I have been musing about the use of the wording “error” in statistical analysis – it is common to speak about “observation error” or “process error”, but what we really mean are unobserved ecological or physical processes that affect our system or our observations, and that we choose to subsume in a probabilistic model. One could argue that this is all semantics, but I wonder whether the negative touch that we probably all have associated with the word “error” explains why “error models” are seldom discussed or interpreted as a matter of ecological concern. People discuss about whether the residuals follow the error model assumed (see e.g. here), but apart from that, the “error model” is usually viewed as an arbitrary flexible thing that, like play dough, can be adjusted at will until it wraps nicely around the residuals.

Parts of this mindset is certainly connected to historical limits in methodology – the “error” in regression models is inevitably a mixture of different error sources and therefore difficult to interpret ecologically. But this is changing, for example with hierarchical Bayesian models that allow separating “errors” (I would rather say stochastic processes!) at different levels, or approximate Bayesian methods that allow to generate approximate likelihoods from stochastic processes that have a clear mechanistic interpretation. I wonder whether it would be better to avoid the “error-terminology” altogether in publications and teaching, in favor of simply referring to the “observation stochasticity”, “process-stochasticity” and so on …

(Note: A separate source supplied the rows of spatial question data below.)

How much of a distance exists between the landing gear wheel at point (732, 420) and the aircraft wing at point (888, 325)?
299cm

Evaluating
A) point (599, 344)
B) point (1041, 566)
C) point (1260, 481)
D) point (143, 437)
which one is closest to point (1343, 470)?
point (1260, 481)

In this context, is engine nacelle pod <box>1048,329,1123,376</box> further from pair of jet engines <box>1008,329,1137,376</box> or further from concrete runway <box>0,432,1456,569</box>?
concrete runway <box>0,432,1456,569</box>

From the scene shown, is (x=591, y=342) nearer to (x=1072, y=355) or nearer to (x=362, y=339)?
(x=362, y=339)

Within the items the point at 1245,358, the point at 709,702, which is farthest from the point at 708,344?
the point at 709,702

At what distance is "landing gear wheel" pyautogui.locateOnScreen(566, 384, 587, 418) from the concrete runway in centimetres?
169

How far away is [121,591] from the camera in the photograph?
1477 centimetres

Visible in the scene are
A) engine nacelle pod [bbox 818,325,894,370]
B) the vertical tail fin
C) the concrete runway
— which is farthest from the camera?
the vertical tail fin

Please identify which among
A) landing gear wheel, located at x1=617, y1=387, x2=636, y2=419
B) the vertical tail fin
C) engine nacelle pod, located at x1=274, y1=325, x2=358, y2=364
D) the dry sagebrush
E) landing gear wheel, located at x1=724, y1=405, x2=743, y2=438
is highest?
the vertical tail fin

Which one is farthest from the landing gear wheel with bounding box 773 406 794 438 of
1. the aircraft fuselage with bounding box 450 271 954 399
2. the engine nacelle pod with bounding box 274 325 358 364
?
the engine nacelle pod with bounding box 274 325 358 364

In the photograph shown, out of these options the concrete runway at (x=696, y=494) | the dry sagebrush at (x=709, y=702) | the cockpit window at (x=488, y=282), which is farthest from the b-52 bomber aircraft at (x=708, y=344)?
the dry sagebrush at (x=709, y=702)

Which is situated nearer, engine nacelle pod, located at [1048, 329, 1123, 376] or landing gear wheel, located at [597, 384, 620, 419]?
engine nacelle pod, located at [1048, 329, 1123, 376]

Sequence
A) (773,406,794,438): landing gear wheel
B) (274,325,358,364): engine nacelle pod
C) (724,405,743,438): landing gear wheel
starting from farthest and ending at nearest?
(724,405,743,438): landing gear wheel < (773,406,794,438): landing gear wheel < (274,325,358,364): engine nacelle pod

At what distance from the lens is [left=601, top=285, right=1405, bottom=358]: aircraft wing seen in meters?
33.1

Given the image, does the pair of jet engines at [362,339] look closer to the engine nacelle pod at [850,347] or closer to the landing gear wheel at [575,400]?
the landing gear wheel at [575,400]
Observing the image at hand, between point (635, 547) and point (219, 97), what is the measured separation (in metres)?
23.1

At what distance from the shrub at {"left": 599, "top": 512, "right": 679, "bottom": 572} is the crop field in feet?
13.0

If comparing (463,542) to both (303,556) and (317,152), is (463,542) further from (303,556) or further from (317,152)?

I agree and I raised the point a few times, in my case the culprit was the term noise, a concept I find pretty disturbing, since it is typical of physicist, mathematicians or wanna-bes involved in ecological analysis.

Yes, noise would be another candidate.

Is Jim Clark’s position interesting here? ‘…processes perceived as stochastic at one level of abstraction have explanations at another.’

http://www.uwyo.edu/vegecology/pdfs/readings/clark_tree2009.pdf

I think it is. In fact, I guess all of his work on hierarchical Bayesian models of the last 10 years is quite interesting in this context – maybe his 2011 EL paper (http://dx.doi.org/10.1111/j.1461-0248.2011.01685.x) has set out his arguments most clearly though, it’s more concerned with the modeling questions and less with battling neutral theory than some of the others.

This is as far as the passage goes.